#### Page ####

Note that the Fourier transformed signal must be adjusted for even as well as odd case.

if length_signal % 2:
   signal_frequency[1:len_fts] *= 2
else:
   signal_frequency[1:len_fts-1] *= 2

Now, extract the power in decibal(dB) −

signal_power = 10 * np.log10(signal_frequency)

Adjust the frequency in kHz for X-axis −

x_axis = np.arange(0, len_half, 1) * (frequency_sampling / length_signal) / 1000.0

Now, visualize the characterization of signal as follows −

plt.figure()
plt.plot(x_axis, signal_power, color='black')
plt.xlabel('Frequency (kHz)')
plt.ylabel('Signal power (dB)')
plt.show()

You can observe the output graph of the above code as shown in the image below −

Characterizing the Audio Signal

Generating Monotone Audio Signal

The two steps that you have seen till now are important to learn about signals. Now, this step will be useful if you want to generate the audio signal with some predefined parameters. Note that this step will save the audio signal in an output file.

Example

In the following example, we are going to generate a monotone signal, using Python, which will be stored in a file. For this, you will have to take the following steps −

Import the necessary packages as shown −

import numpy as np
import matplotlib.pyplot as plt
from scipy.io.wavfile import write

Provide the file where the output file should be saved

output_file = 'audio_signal_generated.wav'

Now, specify the parameters of your choice, as shown −

duration = 4 # in seconds
frequency_sampling = 44100 # in Hz
frequency_tone = 784
min_val = -4 * np.pi
max_val = 4 * np.pi

In this step, we can generate the audio signal, as shown −

t = np.linspace(min_val, max_val, duration * frequency_sampling)
audio_signal = np.sin(2 * np.pi * tone_freq * t)

Now, save the audio file in the output file −

write(output_file, frequency_sampling, signal_scaled)

Extract the first 100 values for our graph, as shown −

audio_signal = audio_signal[:100]
time_axis = 1000 * np.arange(0, len(signal), 1) / float(sampling_freq)

Now, visualize the generated audio signal as follows −

plt.plot(time_axis, signal, color='blue')
plt.xlabel('Time in milliseconds')
plt.ylabel('Amplitude')
plt.title('Generated audio signal')
plt.show()

You can observe the plot as shown in the figure given here −

Generating Monotone Audio Signal

Feature Extraction from Speech

This is the most important step in building a speech recognizer because after converting the speech signal into the frequency domain, we must convert it into the usable form of feature vector. We can use different feature extraction techniques like MFCC, PLP, PLP-RASTA etc. for this purpose.

#### Available data ####

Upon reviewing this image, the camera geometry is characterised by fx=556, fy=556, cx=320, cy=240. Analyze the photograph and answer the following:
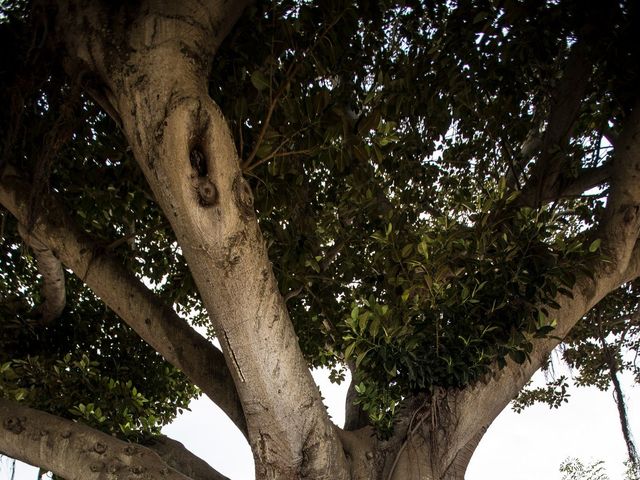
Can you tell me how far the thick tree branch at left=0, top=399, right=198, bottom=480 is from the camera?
2.33m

####

# Written task 1:
In the audio signal tutorial, what sampling frequency is set for generating the monotone signal?
# Written task 2:
Reproduce the stretch of the audio signal tutorial from "signal_power = 10" through "plt.xlabel('Frequency (kHz)')".

# Exercise output 1:
44100 Hz.

# Exercise output 2:
signal_power = 10 * np.log10(signal_frequency)

Adjust the frequency in kHz for X-axis −

x_axis = np.arange(0, len_half, 1) * (frequency_sampling / length_signal) / 1000.0

Now, visualize the characterization of signal as follows −

plt.figure()
plt.plot(x_axis, signal_power, color='black')
plt.xlabel('Frequency (kHz)')